課題.
- 1) 本文から、「新谷暁生さん主催の「知床エクスペディション」に参加をしてきました。」で始まり「ペディションに参加しました。」に至るまでの部分を、一字一句変えずに書き写して示しなさい。
- 2) 本文によると、7月15日に筆者が女満別空港に着いたのは何時ごろか。

本文.

新谷暁生さん主催の「知床エクスペディション」に参加をしてきました。
知床エクスペディションは、シーカヤックで羅臼からウトロまで、知床半島をぐるっと一周する冒険の旅です。
天候によってはたいへん厳しくなる知床の海を行くため、途中の浜でキャンプをしながら約一週間かけて海を漕いで行きます。
初心者から参加可能という事ですが、すべておまかせの旅行ツアーでは無いので、各自がチームの一員として機能し、自分で全行程を漕ぎ切る体力や精神力も必要です。
今回は、7月16日から22日までの2022年 第4回目のエクスペディションに参加しました。
名古屋から女満別までの飛行機の関係で、僕は前日の15日に女満別入りしてから、翌日の16日に集合場所の女満別空港で合流しました。この記事では、15日と16日の内容となっています。
知床エクスペディション公式ページはこちら-> https://blog.goo.ne.jp/shiretokoexp
7月15日(金)中部空港〜女満別空港〜女満別
天気:名古屋 雨 女満別 曇り
中部国際空港から午後の便で女満別に発つ予定ですが、天候が悪いので、搭乗する飛行機の到着が遅れています。
予定通りの2時間半ほどの飛行時間でしたが、出発の遅れから女満別空港には予定より30分遅れて16時30分ごろに到着しました。
今日は女満別空港でスーツケースをコインロッカーに預けJRで女満別まで移動して温泉に泊まるのですが、JRの発車時刻16時59分までに間に合わせるにはかなり急がなくてはなりません。

データ抜粋.
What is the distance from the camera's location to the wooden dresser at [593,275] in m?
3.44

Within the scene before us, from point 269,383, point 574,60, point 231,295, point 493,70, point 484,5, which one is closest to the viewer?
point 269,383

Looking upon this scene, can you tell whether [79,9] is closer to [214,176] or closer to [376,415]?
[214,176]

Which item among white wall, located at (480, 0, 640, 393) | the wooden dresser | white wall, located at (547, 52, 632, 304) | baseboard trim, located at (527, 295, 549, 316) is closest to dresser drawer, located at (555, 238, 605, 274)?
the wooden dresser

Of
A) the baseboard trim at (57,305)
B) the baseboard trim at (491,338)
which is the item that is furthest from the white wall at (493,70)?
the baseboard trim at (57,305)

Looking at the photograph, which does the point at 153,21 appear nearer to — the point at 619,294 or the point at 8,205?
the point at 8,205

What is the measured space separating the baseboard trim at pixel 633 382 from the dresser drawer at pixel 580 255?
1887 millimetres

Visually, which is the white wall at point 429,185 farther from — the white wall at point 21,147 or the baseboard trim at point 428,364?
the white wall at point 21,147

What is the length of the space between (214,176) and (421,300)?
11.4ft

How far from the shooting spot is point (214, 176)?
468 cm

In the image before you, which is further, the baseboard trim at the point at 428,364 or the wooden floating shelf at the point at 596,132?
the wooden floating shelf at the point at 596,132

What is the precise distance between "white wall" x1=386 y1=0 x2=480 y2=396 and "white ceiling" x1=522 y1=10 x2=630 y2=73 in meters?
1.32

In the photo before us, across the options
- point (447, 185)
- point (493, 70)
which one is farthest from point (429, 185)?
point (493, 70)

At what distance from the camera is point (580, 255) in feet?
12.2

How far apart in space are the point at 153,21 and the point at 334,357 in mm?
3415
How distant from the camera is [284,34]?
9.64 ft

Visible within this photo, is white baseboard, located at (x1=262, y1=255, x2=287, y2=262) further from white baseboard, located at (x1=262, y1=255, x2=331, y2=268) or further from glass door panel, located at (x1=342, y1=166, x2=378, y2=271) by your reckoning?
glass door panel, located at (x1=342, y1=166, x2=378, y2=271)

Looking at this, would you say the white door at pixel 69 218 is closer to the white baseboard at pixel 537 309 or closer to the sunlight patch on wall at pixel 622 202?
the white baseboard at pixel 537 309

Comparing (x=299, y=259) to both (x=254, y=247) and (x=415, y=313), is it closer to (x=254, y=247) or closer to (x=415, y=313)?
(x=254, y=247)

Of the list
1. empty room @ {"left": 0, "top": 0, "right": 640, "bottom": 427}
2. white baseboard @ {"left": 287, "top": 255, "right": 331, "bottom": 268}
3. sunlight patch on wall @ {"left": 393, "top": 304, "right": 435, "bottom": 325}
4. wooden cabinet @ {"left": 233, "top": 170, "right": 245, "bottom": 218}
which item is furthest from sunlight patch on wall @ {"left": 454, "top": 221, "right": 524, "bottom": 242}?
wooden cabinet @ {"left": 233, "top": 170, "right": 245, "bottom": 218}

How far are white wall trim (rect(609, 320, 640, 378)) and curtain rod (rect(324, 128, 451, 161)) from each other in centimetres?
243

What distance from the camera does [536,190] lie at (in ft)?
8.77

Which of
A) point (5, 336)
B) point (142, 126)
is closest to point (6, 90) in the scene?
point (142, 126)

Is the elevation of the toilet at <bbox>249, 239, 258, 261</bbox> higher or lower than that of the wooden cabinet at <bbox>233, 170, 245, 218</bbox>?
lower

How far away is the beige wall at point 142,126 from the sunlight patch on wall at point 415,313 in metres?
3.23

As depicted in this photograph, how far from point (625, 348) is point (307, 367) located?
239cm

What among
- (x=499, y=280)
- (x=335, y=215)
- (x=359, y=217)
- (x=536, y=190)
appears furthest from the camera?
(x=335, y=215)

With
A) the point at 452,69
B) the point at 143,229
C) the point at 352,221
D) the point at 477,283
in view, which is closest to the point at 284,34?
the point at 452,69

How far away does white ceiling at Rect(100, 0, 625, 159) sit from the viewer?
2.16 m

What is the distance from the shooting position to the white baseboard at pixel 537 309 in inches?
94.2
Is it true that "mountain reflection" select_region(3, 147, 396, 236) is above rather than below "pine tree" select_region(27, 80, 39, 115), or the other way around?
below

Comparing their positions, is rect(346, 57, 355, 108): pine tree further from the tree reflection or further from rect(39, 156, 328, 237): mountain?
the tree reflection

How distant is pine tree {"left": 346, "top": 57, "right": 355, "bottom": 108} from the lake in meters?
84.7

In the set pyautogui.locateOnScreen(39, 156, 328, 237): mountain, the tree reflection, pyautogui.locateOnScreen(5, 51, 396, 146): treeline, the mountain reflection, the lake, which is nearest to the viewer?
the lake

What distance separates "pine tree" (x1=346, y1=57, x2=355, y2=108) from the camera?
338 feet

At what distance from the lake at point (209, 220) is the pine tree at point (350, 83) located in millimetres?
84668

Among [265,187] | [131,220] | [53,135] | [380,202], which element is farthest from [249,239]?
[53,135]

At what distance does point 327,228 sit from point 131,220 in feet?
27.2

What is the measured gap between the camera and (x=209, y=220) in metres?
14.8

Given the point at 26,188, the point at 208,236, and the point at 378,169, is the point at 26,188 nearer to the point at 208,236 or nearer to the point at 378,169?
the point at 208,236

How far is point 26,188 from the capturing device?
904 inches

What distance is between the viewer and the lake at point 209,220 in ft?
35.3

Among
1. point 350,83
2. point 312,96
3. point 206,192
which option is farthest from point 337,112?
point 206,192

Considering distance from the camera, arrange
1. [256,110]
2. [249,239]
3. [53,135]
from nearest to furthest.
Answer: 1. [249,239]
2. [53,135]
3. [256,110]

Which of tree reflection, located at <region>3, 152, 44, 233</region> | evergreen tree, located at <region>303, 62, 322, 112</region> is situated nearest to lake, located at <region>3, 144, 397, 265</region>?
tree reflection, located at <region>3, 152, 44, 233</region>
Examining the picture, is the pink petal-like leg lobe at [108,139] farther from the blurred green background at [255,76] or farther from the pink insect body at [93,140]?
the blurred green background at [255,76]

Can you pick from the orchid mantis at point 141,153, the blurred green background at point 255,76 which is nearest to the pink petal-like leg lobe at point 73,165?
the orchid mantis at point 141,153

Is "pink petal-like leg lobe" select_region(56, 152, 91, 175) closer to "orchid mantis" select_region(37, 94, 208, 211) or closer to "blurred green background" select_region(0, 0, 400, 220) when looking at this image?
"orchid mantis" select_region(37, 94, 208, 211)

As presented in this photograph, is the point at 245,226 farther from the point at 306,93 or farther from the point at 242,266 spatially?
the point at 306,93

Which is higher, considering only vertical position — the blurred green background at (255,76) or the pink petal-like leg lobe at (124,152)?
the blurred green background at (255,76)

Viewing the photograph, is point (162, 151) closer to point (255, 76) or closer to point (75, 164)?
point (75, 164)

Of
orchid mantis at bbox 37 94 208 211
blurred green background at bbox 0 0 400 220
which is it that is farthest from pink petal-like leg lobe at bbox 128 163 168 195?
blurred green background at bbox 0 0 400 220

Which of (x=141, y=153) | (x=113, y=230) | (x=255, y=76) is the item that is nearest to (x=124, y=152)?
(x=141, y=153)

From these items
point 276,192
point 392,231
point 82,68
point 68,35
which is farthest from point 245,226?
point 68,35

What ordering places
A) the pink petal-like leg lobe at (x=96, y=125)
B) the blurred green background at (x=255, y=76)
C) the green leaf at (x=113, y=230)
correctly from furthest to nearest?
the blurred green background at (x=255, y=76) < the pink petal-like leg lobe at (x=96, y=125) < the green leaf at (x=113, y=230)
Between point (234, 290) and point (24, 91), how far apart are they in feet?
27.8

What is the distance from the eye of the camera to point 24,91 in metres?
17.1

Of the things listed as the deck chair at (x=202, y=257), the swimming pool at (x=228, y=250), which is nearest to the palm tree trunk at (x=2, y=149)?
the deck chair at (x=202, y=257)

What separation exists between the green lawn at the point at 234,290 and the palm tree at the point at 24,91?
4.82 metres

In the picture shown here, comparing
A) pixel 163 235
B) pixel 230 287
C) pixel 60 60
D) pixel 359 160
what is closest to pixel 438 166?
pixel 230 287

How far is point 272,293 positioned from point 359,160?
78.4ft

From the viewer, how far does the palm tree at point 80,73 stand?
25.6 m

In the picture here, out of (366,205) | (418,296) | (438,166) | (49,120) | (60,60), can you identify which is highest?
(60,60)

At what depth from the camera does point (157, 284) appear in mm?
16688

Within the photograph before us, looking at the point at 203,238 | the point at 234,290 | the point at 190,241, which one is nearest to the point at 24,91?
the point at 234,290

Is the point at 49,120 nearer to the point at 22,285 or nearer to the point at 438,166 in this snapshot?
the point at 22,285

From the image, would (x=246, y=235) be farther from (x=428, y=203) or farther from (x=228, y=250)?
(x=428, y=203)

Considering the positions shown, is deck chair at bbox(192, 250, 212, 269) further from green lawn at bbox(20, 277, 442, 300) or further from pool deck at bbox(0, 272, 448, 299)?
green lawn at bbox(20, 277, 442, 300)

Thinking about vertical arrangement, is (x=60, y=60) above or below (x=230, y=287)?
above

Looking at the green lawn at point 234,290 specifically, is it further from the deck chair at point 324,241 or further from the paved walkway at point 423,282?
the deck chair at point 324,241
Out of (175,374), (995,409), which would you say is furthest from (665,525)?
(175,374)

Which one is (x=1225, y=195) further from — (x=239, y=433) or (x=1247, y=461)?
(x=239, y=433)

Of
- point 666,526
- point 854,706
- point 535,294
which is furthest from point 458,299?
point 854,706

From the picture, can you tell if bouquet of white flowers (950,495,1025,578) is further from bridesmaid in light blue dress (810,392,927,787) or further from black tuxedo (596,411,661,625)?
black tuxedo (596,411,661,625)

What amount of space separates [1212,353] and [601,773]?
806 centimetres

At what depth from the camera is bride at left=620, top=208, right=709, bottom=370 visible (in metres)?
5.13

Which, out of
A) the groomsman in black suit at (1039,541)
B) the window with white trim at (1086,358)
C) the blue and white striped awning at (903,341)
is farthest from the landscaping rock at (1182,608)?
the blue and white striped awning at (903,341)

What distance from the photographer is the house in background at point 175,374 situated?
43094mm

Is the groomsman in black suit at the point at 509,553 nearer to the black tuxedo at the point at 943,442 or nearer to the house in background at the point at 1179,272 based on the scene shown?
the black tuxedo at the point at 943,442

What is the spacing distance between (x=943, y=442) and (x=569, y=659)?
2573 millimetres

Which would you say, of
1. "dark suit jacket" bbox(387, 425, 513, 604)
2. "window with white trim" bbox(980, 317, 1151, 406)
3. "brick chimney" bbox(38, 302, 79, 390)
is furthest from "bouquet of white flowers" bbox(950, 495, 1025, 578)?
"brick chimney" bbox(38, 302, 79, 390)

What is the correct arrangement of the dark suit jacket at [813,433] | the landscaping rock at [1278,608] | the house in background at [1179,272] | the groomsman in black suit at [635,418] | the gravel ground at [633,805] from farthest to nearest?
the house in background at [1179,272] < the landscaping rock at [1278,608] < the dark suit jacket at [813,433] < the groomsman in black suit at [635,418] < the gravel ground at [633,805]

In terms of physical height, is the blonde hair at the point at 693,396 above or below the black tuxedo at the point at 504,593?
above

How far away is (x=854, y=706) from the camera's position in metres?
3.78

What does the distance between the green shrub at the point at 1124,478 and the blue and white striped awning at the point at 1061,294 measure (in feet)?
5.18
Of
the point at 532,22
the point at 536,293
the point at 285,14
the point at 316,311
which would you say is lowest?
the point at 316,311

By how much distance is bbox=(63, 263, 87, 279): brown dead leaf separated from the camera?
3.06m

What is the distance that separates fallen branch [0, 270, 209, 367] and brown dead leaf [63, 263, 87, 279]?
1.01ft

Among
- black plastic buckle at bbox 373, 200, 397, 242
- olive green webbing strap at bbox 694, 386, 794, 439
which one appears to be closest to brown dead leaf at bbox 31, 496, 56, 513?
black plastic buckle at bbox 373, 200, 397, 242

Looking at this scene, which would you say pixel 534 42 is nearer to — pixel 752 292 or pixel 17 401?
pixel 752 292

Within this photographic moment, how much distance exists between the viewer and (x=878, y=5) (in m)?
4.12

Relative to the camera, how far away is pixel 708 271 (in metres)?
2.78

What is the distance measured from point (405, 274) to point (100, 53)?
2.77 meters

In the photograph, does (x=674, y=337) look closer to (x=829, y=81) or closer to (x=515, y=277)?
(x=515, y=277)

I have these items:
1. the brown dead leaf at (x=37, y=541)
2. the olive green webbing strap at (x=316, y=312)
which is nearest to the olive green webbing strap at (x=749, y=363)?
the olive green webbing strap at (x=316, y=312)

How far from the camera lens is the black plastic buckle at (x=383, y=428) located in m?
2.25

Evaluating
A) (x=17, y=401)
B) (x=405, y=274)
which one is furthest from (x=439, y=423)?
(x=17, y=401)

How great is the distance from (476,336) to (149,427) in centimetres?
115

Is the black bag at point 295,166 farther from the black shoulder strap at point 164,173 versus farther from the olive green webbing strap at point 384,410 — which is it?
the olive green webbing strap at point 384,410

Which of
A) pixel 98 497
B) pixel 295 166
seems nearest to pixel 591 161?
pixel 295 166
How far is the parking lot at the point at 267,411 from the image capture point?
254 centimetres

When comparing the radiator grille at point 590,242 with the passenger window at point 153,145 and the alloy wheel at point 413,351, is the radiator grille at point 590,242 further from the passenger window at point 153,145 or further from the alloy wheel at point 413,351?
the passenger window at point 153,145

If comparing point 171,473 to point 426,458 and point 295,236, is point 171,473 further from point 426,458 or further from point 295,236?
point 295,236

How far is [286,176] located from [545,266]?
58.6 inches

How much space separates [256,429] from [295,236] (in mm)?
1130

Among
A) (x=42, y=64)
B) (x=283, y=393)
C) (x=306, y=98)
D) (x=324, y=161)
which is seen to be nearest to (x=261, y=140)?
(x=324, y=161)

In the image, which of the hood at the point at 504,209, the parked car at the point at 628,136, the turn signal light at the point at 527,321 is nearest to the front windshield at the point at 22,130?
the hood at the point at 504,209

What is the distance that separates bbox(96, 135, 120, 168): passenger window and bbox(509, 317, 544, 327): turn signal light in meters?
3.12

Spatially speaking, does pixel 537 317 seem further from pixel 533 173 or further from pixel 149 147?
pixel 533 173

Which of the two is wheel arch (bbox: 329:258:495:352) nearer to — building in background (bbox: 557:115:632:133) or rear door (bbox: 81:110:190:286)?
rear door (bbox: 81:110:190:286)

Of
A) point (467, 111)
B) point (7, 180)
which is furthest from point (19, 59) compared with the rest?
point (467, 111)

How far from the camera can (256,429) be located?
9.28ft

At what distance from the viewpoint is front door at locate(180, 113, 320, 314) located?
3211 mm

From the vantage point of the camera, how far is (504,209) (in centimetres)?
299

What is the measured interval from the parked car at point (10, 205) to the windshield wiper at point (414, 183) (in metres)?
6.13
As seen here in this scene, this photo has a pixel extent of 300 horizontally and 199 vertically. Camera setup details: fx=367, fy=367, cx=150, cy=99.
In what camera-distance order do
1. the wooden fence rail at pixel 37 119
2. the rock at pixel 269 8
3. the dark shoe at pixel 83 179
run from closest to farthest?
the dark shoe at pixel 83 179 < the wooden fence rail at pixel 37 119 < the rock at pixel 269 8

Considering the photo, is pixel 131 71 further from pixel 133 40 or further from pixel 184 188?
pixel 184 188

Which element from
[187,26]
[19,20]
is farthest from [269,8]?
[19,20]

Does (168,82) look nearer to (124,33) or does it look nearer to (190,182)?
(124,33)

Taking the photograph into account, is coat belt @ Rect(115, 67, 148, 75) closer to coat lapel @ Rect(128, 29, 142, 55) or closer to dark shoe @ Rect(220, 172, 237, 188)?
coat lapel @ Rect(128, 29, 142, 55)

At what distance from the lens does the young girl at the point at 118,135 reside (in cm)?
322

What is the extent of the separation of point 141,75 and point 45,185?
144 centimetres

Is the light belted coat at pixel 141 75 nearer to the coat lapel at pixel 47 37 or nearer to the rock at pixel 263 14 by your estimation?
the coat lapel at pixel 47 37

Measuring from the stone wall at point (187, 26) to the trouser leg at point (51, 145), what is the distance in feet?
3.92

解答一覧.
- 1)
新谷暁生さん主催の「知床エクスペディション」に参加をしてきました。
知床エクスペディションは、シーカヤックで羅臼からウトロまで、知床半島をぐるっと一周する冒険の旅です。
天候によってはたいへん厳しくなる知床の海を行くため、途中の浜でキャンプをしながら約一週間かけて海を漕いで行きます。
初心者から参加可能という事ですが、すべておまかせの旅行ツアーでは無いので、各自がチームの一員として機能し、自分で全行程を漕ぎ切る体力や精神力も必要です。
今回は、7月16日から22日までの2022年 第4回目のエクスペディションに参加しました。

- 2) 16時30分ごろ。